*Reading text*:

▼

Notice the difference? Clean Architecture: 3 folders deep before you write code. Feature-First: 1 folder deep.

Auth Flow: Clean Architecture Style

Let me show you a login feature in Clean Architecture:

1. Domain Entity:

// domain/entities/user.dart
class User {
  final String id;
  final String email;
  final String name;

  const User({
    required this.id,
    required this.email,
    required this.name,
  });
}

2. Data Model:

// data/models/user_model.dart
class UserModel extends User {
  const UserModel({
    required String id,
    required String email,
    required String name,
  }) : super(id: id, email: email, name: name);

  factory UserModel.fromJson(Map<String, dynamic> json) {
    return UserModel(
      id: json['id'],
      email: json['email'],
      name: json['name'],
    );
  }

  Map<String, dynamic> toJson() {
    return {
      'id': id,
      'email': email,
      'name': name,
    };
  }
}

3. Repository Interface:

// domain/repositories/auth_repository.dart
abstract class AuthRepository {
  Future<Either<Failure, User>> login(String email, String password);
  Future<Either<Failure, void>> logout();
  Future<Either<Failure, User>> getCurrentUser();
}

4. Repository Implementation:

// data/repositories/auth_repository_impl.dart
class AuthRepositoryImpl implements AuthRepository {
  final AuthRemoteDataSource remoteDataSource;
  final AuthLocalDataSource localDataSource;
  final NetworkInfo networkInfo;

  AuthRepositoryImpl({
    required this.remoteDataSource,
    required this.localDataSource,
    required this.networkInfo,
  });

  @override
  Future<Either<Failure, User>> login(String email, String password) async {
    if (await networkInfo.isConnected) {
      try {
        final userModel = await remoteDataSource.login(email, password);
        await localDataSource.cacheUser(userModel);
        return Right(userModel);
      } on ServerException {
        return Left(ServerFailure());
      }
    } else {
      return Left(NetworkFailure());
    }
  }
}

5. Use Case:

// domain/usecases/login_usecase.dart
class LoginUseCase {
  final AuthRepository repository;

  LoginUseCase(this.repository);

  Future<Either<Failure, User>> call(LoginParams params) async {
    return await repository.login(params.email, params.password);
  }
}

class LoginParams {
  final String email;
  final String password;

  LoginParams({required this.email, required this.password});
}

6. Bloc:

// presentation/bloc/auth_bloc.dart
class AuthBloc extends Bloc<AuthEvent, AuthState> {
  final LoginUseCase loginUseCase;
  final LogoutUseCase logoutUseCase;
  final GetCurrentUserUseCase getCurrentUserUseCase;

  AuthBloc({
    required this.loginUseCase,
    required this.logoutUseCase,
    required this.getCurrentUserUseCase,
  }) : super(AuthInitial()) {
    on<LoginRequested>(_onLoginRequested);
    on<LogoutRequested>(_onLogoutRequested);
  }

  Future<void> _onLoginRequested(
    LoginRequested event,
    Emitter<AuthState> emit,
  ) async {
    emit(AuthLoading());

    final result = await loginUseCase(
      LoginParams(email: event.email, password: event.password),
    );

    result.fold(
      (failure) => emit(AuthError(message: _mapFailureToMessage(failure))),
      (user) => emit(AuthAuthenticated(user: user)),
    );
  }
}

7. UI:

// presentation/pages/login_page.dart
class LoginPage extends StatelessWidget {
  @override
  Widget build(BuildContext context) {
    return BlocProvider(
      create: (context) => AuthBloc(
        loginUseCase: getIt<LoginUseCase>(),
        logoutUseCase: getIt<LogoutUseCase>(),
        getCurrentUserUseCase: getIt<GetCurrentUserUseCase>(),
      ),
      child: LoginView(),
    );
  }
}

class LoginView extends StatelessWidget {
  @override
  Widget build(BuildContext context) {
    return BlocConsumer<AuthBloc, AuthState>(
      listener: (context, state) {
        if (state is AuthError) {
          ScaffoldMessenger.of(context).showSnackBar(
            SnackBar(content: Text(state.message)),
          );
        }
      },
      builder: (context, state) {
        if (state is AuthLoading) {
          return Center(child: CircularProgressIndicator());
        }

        return LoginForm(
          onSubmit: (email, password) {
            context.read<AuthBloc>().add(
              LoginRequested(email: email, password: password),
            );
          },
        );
      },
    );
  }
}

Count the files for a simple login: 11 files (Entity, Model, Repository Interface, Repository Impl, Data Source Interface, Data Source Impl, Use Case, Bloc, Event, State, Page).

▲

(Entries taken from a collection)
▼

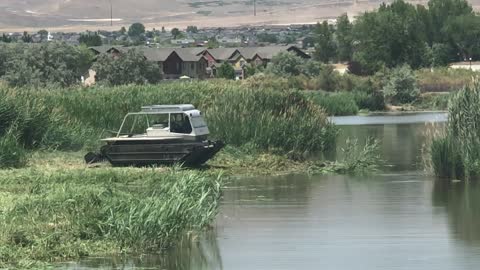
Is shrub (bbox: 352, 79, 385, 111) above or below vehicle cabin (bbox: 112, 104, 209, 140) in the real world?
below

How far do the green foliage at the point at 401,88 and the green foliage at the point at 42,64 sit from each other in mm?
21996

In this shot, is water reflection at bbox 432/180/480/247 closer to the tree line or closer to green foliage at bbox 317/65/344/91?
green foliage at bbox 317/65/344/91

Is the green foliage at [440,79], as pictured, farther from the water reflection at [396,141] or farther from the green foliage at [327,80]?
the water reflection at [396,141]

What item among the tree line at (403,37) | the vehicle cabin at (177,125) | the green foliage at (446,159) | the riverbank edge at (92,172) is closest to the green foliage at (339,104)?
the tree line at (403,37)

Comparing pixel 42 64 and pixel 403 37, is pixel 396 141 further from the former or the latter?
pixel 403 37

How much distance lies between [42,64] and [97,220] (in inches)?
2666

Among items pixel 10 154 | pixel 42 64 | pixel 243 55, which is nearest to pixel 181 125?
pixel 10 154

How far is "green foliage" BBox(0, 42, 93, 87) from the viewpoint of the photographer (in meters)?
75.8

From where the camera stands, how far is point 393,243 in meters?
19.0

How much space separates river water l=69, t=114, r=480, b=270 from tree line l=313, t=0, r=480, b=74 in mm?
81922

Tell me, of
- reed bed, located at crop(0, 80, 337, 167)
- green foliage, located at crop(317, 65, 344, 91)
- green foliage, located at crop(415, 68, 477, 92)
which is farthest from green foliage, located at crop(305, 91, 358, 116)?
reed bed, located at crop(0, 80, 337, 167)

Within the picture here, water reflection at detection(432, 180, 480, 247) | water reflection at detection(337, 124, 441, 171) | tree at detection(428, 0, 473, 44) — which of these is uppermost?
tree at detection(428, 0, 473, 44)

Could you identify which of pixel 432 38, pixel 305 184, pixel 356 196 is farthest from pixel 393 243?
pixel 432 38

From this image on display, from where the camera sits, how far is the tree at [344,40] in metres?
132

▲

*Instructions*:
A) Sum up the Clean Architecture login walkthrough in two sentences.
B) Rewrite the rows from the collection above as a numbered list, skipping blank lines and leaving the pictures out.

*Answers*:
A) The text contrasts Clean Architecture, which puts you three folders deep before you write code, with Feature-First, which is one folder deep. It then shows a login feature in Clean Architecture in seven steps (domain entity, data model, repository interface, repository implementation, use case, Bloc, and UI) and counts 11 files for a simple login.

B)
1. Is shrub (bbox: 352, 79, 385, 111) above or below vehicle cabin (bbox: 112, 104, 209, 140) in the real world?
2. below
3. How far do the green foliage at the point at 401,88 and the green foliage at the point at 42,64 sit from each other in mm?
4. 21996
5. In this shot, is water reflection at bbox 432/180/480/247 closer to the tree line or closer to green foliage at bbox 317/65/344/91?
6. green foliage at bbox 317/65/344/91
7. Is the green foliage at [440,79], as pictured, farther from the water reflection at [396,141] or farther from the green foliage at [327,80]?
8. the water reflection at [396,141]
9. What item among the tree line at (403,37) | the vehicle cabin at (177,125) | the green foliage at (446,159) | the riverbank edge at (92,172) is closest to the green foliage at (339,104)?
10. the tree line at (403,37)
11. Comparing pixel 42 64 and pixel 403 37, is pixel 396 141 further from the former or the latter?
12. pixel 403 37
13. How much distance lies between [42,64] and [97,220] (in inches)?
14. 2666
15. Among items pixel 10 154 | pixel 42 64 | pixel 243 55, which is nearest to pixel 181 125?
16. pixel 10 154
17. How far is "green foliage" BBox(0, 42, 93, 87) from the viewpoint of the photographer (in meters)?
18. 75.8
19. From where the camera stands, how far is point 393,243 in meters?
20. 19.0
21. How much space separates river water l=69, t=114, r=480, b=270 from tree line l=313, t=0, r=480, b=74 in mm?
22. 81922
23. Tell me, of
24. - reed bed, located at crop(0, 80, 337, 167)
25. - green foliage, located at crop(317, 65, 344, 91)
26. - green foliage, located at crop(415, 68, 477, 92)
27. which is farthest from green foliage, located at crop(305, 91, 358, 116)?
28. reed bed, located at crop(0, 80, 337, 167)
29. Within the picture here, water reflection at detection(432, 180, 480, 247) | water reflection at detection(337, 124, 441, 171) | tree at detection(428, 0, 473, 44) — which of these is uppermost?
30. tree at detection(428, 0, 473, 44)
31. Could you identify which of pixel 432 38, pixel 305 184, pixel 356 196 is farthest from pixel 393 243?
32. pixel 432 38
33. From this image on display, from where the camera sits, how far is the tree at [344,40] in metres?
34. 132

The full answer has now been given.